The break and continue Statements

 

break

continue

To put everything we've seen in this chapter together, as well as demonstrate the use of the break statement, here is a program for printing prime numbers between 1 and 100:

#include <stdio.h>
#include <math.h>

main()
{
int i, j;

printf("%d\n", 2);

for(i = 3; i <= 100; i = i + 1)
{
for(j = 2; j < i; j = j + 1)
{
if(i % j == 0)
break;
if(j > sqrt(i))
{
printf("%d\n", i);
break;
}
}
}

return 0;
}


The outer loop steps the variable i through the numbers from 3 to 100; the code tests to see if each number has any divisors other than 1 and itself. The trial divisor j loops from 2 up to i. j is a divisor of i if the remainder of i divided by j is 0, so the code uses C's ``remainder'' or ``modulus'' operator % to make this test. (Remember that i % j gives the remainder when i is divided by j.)

 

If the program finds a divisor, it uses break to break out of the inner loop, without printing anything.
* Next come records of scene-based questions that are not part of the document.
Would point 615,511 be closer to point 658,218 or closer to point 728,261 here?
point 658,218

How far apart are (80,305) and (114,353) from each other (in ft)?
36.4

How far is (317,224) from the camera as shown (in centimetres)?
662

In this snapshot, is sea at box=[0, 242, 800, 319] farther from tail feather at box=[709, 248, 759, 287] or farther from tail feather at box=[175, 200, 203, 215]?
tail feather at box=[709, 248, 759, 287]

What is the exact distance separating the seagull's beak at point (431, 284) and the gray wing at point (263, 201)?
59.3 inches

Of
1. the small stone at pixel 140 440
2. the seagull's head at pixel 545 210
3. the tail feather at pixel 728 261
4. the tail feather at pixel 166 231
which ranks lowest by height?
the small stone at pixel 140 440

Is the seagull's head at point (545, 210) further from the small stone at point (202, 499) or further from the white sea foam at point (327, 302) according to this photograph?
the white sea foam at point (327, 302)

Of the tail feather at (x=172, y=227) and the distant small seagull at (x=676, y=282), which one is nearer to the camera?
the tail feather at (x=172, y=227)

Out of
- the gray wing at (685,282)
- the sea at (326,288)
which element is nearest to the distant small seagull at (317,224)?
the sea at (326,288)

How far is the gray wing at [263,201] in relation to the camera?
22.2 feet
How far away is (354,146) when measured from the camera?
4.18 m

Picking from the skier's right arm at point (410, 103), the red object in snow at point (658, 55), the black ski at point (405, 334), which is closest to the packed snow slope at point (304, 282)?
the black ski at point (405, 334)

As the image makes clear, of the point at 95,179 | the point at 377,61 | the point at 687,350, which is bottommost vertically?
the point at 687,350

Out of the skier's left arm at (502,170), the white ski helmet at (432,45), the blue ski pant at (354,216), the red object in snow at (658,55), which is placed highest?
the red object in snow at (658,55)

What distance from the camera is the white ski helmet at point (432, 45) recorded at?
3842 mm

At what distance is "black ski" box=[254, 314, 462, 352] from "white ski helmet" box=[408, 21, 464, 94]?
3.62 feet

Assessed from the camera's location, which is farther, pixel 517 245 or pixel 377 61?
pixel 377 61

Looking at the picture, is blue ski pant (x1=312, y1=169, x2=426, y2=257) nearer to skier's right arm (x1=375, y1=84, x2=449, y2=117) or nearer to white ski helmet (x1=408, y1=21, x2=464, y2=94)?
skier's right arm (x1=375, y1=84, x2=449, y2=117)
But if it notices that j has risen higher than the square root of i, without its having found any divisors, then i must not have any divisors, so i is prime, and its value is printed. (Once we've determined that i is prime by noticing that j > sqrt(i), there's no need to try the other trial divisors, so we use a second break statement to break out of the loop in that case, too.)

 

The simple algorithm and implementation we used here (like many simple prime number algorithms) does not work for 2, the only even prime number, so the program ``cheats'' and prints out 2 no matter what, before going on to test the numbers from 3 to 100.

Many improvements to this simple program are of course possible; you might experiment with it. (Did you notice that the ``test'' expression of the inner loop for(j = 2; j < i; j = j + 1) is in a sense unnecessary, because the loop always terminates early due to one of the two break statements?)